%%
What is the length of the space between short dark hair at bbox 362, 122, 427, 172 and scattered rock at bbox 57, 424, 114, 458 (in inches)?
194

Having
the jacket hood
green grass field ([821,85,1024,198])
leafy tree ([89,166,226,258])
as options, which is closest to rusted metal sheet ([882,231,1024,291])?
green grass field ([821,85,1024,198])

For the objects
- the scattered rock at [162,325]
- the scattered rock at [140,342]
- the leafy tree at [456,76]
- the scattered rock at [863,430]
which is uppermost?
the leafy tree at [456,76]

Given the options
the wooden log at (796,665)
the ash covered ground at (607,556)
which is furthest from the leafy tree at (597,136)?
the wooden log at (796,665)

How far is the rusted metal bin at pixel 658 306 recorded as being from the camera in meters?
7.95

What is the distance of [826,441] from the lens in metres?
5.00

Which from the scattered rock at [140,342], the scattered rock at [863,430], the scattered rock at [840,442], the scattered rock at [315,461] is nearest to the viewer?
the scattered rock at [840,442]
%%
%%
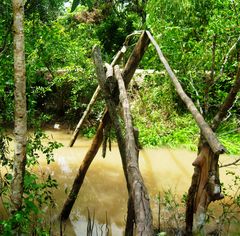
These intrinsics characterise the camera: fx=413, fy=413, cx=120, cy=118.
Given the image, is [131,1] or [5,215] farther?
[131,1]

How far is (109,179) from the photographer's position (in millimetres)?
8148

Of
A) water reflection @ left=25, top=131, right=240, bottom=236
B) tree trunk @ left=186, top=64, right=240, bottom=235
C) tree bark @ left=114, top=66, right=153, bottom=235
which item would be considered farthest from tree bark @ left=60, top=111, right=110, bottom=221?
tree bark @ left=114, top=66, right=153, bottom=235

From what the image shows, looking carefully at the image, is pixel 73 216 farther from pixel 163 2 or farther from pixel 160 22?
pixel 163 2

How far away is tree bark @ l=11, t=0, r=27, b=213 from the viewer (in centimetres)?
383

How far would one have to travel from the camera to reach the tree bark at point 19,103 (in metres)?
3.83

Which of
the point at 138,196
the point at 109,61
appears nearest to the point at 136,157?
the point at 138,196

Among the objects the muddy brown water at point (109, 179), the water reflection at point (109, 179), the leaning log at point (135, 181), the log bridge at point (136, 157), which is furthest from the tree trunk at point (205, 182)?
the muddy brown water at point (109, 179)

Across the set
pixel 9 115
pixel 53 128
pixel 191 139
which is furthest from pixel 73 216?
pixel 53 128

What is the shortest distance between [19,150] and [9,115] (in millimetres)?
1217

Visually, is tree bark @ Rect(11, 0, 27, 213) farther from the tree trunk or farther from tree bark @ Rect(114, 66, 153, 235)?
%%
WHAT YOU NEED TO DO
Find every line in the records above that contains the word "camera" and copy each one out.

THE REPLY
How far is the rusted metal bin at pixel 658 306 recorded as being from the camera in meters?
These intrinsics characterise the camera: fx=413, fy=413, cx=120, cy=118.
How far would one have to travel from the camera to reach the tree bark at point 19,103 (in metres)?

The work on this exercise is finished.